### Work task 1:
In the Haiti camp account, what is the room where the grandmother lay compared to in size?
### Work task 2:
Continue the Haiti camp account from the end of its final paragraph.

DAY 5 IN HAITI – SADNESS IN THE CAMP
We all watched as the little girl sobbed holding her grandmothers hand. The Grandmother’s chest rose and fell agonally for a few moments and then quietly held its peace. We were all there. We had moved her out of her so called hospital bed a few minutes earlier. The room was the size of a large sauna, sharing its temperature and dimness but not its odor. It was overfilled with people witnessing an event that would be a story told and retold that night. Perhaps for a week.
As we tried to resuscitate her our medical group continually talked, reviewed, and strategized. Even if we couldn’t have our modern life saving equipment, at least we’ll act and behave as if we were in the ICU. The only place she really should have been all along.
Her heart was weak. She was anemic. She hadn’t had adequate nutrition in weeks. There were more germs in her bed than my son’s football locker room. Yet, she needed her operation. She was transferred here to specifically get this major operation. If she didn’t have it, her leg would cease to function, become paralyzed, and the month of constant pain she had already suffered would be permanent. Without the surgery, she would flounder in this bed until she was overcome by the germs of her mucus, urine or feces.

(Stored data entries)
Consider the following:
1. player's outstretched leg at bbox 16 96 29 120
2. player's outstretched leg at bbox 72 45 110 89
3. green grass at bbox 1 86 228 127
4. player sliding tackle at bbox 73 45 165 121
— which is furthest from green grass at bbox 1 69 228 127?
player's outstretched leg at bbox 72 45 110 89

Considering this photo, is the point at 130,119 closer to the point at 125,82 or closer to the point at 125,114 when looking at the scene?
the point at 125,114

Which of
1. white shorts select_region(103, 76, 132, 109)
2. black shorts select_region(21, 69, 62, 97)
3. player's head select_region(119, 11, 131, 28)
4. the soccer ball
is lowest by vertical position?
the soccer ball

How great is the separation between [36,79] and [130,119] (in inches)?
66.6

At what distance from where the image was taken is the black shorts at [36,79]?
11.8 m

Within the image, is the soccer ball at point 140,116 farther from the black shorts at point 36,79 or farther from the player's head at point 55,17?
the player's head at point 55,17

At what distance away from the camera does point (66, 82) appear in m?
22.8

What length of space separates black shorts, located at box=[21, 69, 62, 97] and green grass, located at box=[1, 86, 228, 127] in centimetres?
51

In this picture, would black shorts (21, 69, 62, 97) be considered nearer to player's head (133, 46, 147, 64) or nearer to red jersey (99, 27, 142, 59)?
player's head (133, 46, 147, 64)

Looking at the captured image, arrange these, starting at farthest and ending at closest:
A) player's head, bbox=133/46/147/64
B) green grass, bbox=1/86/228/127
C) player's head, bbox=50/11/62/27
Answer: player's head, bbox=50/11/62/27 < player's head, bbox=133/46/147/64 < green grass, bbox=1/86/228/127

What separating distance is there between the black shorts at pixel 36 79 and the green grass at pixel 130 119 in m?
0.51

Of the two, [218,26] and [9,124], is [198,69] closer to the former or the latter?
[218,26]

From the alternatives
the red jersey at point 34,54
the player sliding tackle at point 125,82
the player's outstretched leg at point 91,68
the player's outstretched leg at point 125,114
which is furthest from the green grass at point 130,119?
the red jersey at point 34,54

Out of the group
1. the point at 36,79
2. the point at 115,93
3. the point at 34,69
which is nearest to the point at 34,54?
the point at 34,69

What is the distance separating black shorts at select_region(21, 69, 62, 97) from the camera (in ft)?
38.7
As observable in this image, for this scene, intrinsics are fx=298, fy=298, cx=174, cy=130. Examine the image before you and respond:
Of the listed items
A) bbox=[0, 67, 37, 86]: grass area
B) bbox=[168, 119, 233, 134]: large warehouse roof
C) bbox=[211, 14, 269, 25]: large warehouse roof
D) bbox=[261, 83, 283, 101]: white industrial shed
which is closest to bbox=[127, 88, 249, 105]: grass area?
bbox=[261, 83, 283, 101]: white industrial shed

### Written reply 1:
A large sauna.

### Written reply 2:
We brought together everyone who was involved in her care that afternoon. I wanted to review her story. Her operation was difficult yet it was quick. It had also been successful. Her pelvic bone returned to normal place. She didn’t have excessive bleeding. After surgery, she was not in excessive pain. Her blood pressure was low but curiously her pulse did not respond to her condition. As if the last month was too much, or perhaps the last 67 years was too much, the heart refused to beat any faster. We did whip the heart with medication, trying to spur a quicker pace. Like the donkey that wakes me every morning, it took a few rapid stumbling steps forward and finally refused to pull any longer.
Oxygen could have helped. So would an EKG machine, a Swan Ganz catheter with a pressor drip and a ventilator. If we had the equipment, we could have done all that. We could have actually improvised many of those things. But then where would we send her? She and her granddaughter were lying in an open air room behind an iron gate (the closest thing we had to an ICU) for at least 2 hours with an emaciated pregnant dog walking by.
Every day in Haiti, hundreds of people die. Last week, thousands of people died, and the week before tens of thousands of people died. But at least I know it will be less next week. I do not know the stories of all these people. What is important to me is that I know the story behind my patient. It’s important to our team and all the people who were in her room this morning.
Is the shame that so many people died or that so many stories were never known?